A ball of mass 450 g hangs from a spring whose stiffness is $\mathbf{110}\mathbf{}\mathit{N}\mathbf{/}\mathit{m}$. A string is attached to the ball and you are pulling the string to the right, so that the ball hangs motionless, as shown in Figure. In this situation the spring is stretched, and its length is15 cm. What would be the relaxed length of the spring, if it were detached from the ball and laid on a table?

Mass, $m=450\text{g}=0.45\text{kg}$.

Spring of stiffness, $K=110N/m$.

Draw the free body diagram as below.

The system is the ball and the surroundings are the tension force of the spring $F_T$, the pulled force by the string ${\overrightarrow{F}}_s$and the gravitational force ${\overrightarrow{F}}_g$.
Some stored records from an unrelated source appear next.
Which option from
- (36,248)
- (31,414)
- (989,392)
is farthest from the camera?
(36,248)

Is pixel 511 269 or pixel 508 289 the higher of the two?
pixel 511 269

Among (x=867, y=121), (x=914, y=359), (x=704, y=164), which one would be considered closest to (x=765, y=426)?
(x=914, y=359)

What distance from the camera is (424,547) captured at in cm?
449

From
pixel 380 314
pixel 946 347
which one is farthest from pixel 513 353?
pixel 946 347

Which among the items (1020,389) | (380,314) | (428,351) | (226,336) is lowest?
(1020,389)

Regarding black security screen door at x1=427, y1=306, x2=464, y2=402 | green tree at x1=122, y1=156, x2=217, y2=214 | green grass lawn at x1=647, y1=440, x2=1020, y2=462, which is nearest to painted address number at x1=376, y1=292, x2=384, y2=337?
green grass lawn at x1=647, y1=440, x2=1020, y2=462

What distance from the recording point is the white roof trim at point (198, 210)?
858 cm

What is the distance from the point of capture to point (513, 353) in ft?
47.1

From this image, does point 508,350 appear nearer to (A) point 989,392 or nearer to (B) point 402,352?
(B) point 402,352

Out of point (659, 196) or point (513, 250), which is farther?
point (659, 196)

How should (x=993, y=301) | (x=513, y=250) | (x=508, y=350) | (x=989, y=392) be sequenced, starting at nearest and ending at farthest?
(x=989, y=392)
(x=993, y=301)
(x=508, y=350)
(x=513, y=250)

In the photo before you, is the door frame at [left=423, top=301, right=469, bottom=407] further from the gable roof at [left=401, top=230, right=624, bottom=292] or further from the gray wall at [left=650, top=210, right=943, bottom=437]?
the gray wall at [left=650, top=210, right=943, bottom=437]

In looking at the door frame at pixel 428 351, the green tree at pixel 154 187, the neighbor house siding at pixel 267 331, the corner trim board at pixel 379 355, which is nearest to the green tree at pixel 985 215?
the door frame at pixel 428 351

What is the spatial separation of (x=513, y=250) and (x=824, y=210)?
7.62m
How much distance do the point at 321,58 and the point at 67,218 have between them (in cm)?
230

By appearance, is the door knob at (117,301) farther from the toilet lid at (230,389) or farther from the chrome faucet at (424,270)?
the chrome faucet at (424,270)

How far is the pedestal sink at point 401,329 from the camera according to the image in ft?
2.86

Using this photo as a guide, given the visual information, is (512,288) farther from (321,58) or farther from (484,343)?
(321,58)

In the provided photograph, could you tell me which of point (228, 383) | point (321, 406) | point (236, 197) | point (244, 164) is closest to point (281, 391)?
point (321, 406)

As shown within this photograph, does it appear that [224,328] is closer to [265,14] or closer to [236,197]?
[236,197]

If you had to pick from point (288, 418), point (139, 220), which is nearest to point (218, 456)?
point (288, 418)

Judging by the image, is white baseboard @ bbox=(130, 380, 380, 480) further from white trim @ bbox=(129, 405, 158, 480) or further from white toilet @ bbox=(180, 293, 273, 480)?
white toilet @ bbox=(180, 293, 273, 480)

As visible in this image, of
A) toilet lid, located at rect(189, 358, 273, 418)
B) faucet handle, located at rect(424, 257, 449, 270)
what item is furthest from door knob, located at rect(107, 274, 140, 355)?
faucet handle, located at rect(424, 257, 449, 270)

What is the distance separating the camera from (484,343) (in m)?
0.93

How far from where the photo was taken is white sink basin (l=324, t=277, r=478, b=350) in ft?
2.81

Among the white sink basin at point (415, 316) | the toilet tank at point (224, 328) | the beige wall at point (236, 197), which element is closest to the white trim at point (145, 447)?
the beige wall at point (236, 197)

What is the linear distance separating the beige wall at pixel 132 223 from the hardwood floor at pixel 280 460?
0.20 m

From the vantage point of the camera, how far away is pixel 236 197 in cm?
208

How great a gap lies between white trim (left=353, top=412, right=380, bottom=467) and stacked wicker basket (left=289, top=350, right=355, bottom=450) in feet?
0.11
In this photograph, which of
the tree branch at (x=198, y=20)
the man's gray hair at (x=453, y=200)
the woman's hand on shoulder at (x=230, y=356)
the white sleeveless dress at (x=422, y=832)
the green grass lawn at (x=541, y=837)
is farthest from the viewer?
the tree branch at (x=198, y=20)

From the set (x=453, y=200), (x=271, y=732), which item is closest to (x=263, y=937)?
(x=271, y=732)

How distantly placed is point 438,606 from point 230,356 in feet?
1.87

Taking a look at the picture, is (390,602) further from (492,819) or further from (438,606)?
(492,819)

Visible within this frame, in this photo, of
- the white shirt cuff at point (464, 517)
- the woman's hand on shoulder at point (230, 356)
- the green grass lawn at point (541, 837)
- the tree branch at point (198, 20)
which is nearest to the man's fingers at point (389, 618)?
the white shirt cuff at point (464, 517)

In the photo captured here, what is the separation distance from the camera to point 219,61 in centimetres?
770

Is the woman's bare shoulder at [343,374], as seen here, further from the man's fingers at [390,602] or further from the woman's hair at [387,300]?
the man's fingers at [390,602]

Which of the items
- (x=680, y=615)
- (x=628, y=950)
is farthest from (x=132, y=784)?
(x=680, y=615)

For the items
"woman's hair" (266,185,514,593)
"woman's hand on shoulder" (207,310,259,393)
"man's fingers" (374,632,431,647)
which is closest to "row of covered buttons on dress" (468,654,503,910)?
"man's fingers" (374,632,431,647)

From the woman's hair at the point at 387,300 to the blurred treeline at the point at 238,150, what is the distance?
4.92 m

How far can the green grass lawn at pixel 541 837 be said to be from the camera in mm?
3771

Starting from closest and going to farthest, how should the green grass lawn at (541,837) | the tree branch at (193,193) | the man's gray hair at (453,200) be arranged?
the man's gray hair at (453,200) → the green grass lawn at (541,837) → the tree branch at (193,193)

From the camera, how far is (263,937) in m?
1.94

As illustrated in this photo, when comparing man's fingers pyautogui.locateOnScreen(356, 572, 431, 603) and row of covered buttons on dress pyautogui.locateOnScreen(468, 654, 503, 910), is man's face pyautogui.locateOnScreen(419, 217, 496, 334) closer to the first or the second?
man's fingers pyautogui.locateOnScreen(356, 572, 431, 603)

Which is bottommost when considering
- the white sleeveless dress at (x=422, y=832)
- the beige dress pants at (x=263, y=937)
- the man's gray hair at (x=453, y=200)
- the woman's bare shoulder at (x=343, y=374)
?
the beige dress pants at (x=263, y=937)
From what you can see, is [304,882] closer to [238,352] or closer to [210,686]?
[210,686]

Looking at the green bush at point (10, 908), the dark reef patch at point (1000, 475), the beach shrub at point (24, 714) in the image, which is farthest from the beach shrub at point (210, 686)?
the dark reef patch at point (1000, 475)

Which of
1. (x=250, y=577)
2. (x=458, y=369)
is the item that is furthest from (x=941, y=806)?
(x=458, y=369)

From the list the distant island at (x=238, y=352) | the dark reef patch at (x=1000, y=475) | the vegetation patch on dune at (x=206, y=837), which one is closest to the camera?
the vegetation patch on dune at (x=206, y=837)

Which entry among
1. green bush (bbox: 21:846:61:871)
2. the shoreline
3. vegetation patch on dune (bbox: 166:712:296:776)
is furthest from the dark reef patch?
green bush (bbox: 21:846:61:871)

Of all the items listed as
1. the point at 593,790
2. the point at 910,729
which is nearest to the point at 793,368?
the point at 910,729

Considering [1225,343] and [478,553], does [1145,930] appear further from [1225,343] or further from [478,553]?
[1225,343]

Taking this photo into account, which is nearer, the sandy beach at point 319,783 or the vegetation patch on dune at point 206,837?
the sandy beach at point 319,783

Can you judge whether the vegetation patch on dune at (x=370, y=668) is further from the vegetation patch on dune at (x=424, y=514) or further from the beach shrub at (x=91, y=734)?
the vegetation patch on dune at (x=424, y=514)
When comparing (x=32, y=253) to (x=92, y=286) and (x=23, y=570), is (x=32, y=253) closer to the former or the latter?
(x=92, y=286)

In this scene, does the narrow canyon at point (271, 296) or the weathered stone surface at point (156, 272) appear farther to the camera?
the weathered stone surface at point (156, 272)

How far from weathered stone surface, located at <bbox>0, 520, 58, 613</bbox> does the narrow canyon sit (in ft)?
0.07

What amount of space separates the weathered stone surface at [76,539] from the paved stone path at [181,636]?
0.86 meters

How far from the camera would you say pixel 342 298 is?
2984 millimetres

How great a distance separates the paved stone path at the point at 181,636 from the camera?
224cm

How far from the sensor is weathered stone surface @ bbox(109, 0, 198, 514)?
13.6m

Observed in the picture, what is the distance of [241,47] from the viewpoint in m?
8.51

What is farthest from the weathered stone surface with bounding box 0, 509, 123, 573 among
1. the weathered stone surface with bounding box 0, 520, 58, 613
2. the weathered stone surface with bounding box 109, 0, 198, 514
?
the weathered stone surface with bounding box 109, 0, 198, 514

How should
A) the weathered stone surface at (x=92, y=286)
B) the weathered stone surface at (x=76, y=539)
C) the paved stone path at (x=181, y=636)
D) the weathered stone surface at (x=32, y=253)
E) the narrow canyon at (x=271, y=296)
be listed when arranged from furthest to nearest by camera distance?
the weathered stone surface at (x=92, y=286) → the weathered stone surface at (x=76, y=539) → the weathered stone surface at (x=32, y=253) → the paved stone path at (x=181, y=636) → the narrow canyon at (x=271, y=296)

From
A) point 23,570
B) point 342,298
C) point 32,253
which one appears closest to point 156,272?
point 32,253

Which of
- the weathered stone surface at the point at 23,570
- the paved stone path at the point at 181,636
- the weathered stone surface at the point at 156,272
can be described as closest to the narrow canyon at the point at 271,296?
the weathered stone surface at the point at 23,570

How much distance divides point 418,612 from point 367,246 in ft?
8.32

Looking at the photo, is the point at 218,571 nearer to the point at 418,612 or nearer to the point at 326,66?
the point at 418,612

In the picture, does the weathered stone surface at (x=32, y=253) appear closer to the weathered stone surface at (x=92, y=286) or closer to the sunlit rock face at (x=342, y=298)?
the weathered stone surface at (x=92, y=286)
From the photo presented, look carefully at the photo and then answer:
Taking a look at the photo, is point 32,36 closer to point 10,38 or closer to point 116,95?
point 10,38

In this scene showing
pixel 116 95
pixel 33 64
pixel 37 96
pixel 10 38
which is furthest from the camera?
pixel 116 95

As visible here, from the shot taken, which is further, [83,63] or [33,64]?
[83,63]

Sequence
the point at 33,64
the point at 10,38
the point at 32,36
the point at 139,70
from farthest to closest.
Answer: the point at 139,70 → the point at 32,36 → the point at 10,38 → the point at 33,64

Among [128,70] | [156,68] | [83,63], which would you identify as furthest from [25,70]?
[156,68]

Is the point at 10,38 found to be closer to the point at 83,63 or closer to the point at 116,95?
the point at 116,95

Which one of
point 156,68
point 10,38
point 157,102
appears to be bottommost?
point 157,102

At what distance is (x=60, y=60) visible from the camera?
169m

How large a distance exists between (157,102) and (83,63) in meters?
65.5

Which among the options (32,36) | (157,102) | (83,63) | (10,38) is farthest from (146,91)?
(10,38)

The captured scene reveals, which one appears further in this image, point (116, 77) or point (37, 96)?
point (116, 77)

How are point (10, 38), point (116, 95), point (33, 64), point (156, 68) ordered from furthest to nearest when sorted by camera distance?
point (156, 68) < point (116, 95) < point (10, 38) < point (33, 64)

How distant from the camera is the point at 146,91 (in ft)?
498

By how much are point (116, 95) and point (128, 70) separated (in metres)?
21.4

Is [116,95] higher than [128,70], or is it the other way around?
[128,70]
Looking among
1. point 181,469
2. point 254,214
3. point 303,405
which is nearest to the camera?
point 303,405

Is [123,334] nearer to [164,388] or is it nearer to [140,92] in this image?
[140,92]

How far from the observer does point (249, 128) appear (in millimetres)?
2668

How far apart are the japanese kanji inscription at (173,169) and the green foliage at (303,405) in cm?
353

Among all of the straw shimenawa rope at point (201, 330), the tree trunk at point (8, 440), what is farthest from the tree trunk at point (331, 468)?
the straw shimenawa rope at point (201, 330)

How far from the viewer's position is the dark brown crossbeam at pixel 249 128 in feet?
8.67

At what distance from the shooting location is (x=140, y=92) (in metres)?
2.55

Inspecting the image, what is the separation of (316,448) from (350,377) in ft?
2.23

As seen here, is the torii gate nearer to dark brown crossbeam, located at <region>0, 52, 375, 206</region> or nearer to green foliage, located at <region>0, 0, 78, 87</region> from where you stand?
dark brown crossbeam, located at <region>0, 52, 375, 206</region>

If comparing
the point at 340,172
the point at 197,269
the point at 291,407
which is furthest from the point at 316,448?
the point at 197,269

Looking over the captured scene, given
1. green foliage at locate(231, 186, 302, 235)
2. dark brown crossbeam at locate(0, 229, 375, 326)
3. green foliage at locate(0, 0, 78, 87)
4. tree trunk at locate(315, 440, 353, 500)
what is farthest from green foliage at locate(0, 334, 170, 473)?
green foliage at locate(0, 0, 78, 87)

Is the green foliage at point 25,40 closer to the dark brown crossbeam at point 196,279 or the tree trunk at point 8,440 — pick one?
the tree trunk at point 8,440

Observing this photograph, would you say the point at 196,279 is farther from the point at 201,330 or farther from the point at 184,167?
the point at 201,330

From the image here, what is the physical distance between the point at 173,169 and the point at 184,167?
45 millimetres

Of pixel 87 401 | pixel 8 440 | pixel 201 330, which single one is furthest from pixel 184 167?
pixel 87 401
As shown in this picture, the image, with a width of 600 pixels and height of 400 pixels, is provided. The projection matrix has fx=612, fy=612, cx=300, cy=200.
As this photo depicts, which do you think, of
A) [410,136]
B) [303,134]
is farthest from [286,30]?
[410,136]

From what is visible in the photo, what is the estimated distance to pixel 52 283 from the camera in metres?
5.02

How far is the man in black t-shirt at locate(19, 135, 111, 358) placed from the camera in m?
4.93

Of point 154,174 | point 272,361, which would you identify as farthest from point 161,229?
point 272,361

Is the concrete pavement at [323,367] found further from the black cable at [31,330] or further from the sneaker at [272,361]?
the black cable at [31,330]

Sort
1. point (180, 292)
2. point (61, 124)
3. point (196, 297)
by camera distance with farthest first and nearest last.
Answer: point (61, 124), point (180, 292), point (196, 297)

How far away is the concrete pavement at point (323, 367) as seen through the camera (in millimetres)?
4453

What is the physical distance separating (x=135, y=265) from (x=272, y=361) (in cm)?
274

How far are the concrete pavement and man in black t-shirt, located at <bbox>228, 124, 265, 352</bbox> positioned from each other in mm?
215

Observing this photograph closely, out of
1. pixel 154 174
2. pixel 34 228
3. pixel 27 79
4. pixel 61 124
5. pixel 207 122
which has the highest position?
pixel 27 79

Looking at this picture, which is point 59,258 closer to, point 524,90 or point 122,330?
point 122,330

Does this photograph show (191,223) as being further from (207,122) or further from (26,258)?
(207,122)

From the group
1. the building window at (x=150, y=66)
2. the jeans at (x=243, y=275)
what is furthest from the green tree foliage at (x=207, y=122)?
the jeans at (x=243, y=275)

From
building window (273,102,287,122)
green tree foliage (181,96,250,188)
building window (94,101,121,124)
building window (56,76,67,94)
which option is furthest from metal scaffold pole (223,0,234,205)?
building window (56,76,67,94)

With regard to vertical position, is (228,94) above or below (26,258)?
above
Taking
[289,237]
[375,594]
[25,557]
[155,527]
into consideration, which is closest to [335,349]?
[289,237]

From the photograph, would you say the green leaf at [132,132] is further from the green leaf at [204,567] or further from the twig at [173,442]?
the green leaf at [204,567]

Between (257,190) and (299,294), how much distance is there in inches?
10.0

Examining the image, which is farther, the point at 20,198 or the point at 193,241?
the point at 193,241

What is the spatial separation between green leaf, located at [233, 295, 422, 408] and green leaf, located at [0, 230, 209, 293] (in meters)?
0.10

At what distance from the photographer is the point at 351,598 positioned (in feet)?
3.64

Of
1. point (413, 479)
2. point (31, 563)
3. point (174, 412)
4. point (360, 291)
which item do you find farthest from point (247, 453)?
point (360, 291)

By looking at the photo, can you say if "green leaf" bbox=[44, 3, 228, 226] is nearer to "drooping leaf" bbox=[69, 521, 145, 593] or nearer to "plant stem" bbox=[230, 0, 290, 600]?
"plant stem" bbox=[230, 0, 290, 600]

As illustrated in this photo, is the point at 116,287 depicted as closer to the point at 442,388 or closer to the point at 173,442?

Let us find the angle $\theta$which is shown in the free body diagram from the left triangle shown in the figure.

$$\begin{gathered} \sin \theta =\frac{8\text{cm}}{15\text{cm}} \\ ={\sin }^{-1}\left(0.533\right) \\ =32.2° \end{gathered}$$

The tension force $F_T$has two components ${\overrightarrow{F}}_{T,x}and{\overrightarrow{F}}_{T,y}$. The vertical forces in the x-direction are equal to each other according to the momentum principle. Therefore

$$\begin{gathered} \frac{d\overrightarrow{p}}{dt}=F_{net,y} \\ =0 \end{gathered}$$

Therefore, the net force is

$$\begin{gathered} {\overrightarrow{F}}_{net,y}={\overrightarrow{F}}_{T,y}-{\overrightarrow{F}}_g \\ {\overrightarrow{F}}_{T,y}={\overrightarrow{F}}_g \end{gathered}$$

$F_T\cos \theta =mg$ ….. (1)

Here g is the acceleration due to gravity having a value $9.8m/s^2$.

The tension force $F_T$in the spring is given by

${\overrightarrow{F}}_T=kx$

Here k is the stiffness of the spring and x is the stretched length in the spring.

Plug the above expression of ${\overrightarrow{F}}_T$into equation (1) to get x.

$$\begin{gathered} {\overrightarrow{F}}_T\cos \theta =mg \\ kx\cos \theta =mg \end{gathered}$$

$x=\frac{mg}{k\cos \theta }$

Now you can plug our values for $m,g,k$and $\theta$into the above equation.

$$\begin{gathered} x=\frac{mg}{k\cos \theta } \\ =\frac{\left(0.450\text{kg}\right)\left(9.8m/s^2\right)}{\left(110N/m\right)\left(\cos 32.2°\right)} \\ =\frac{4.41N}{\left(110N/m\right)0.846} \\ =0.047m \end{gathered}$$

$x=4.7\text{cm}$

The relaxation length of the spring is equal to the original length l minus the stretched length x. Therefore

$$\begin{gathered} R=l-x \\ =15\text{cm}-4.7\text{cm} \\ =10.3\text{cm} \end{gathered}$$

Hence, the relaxed length of the spring is $10.3\text{cm}$.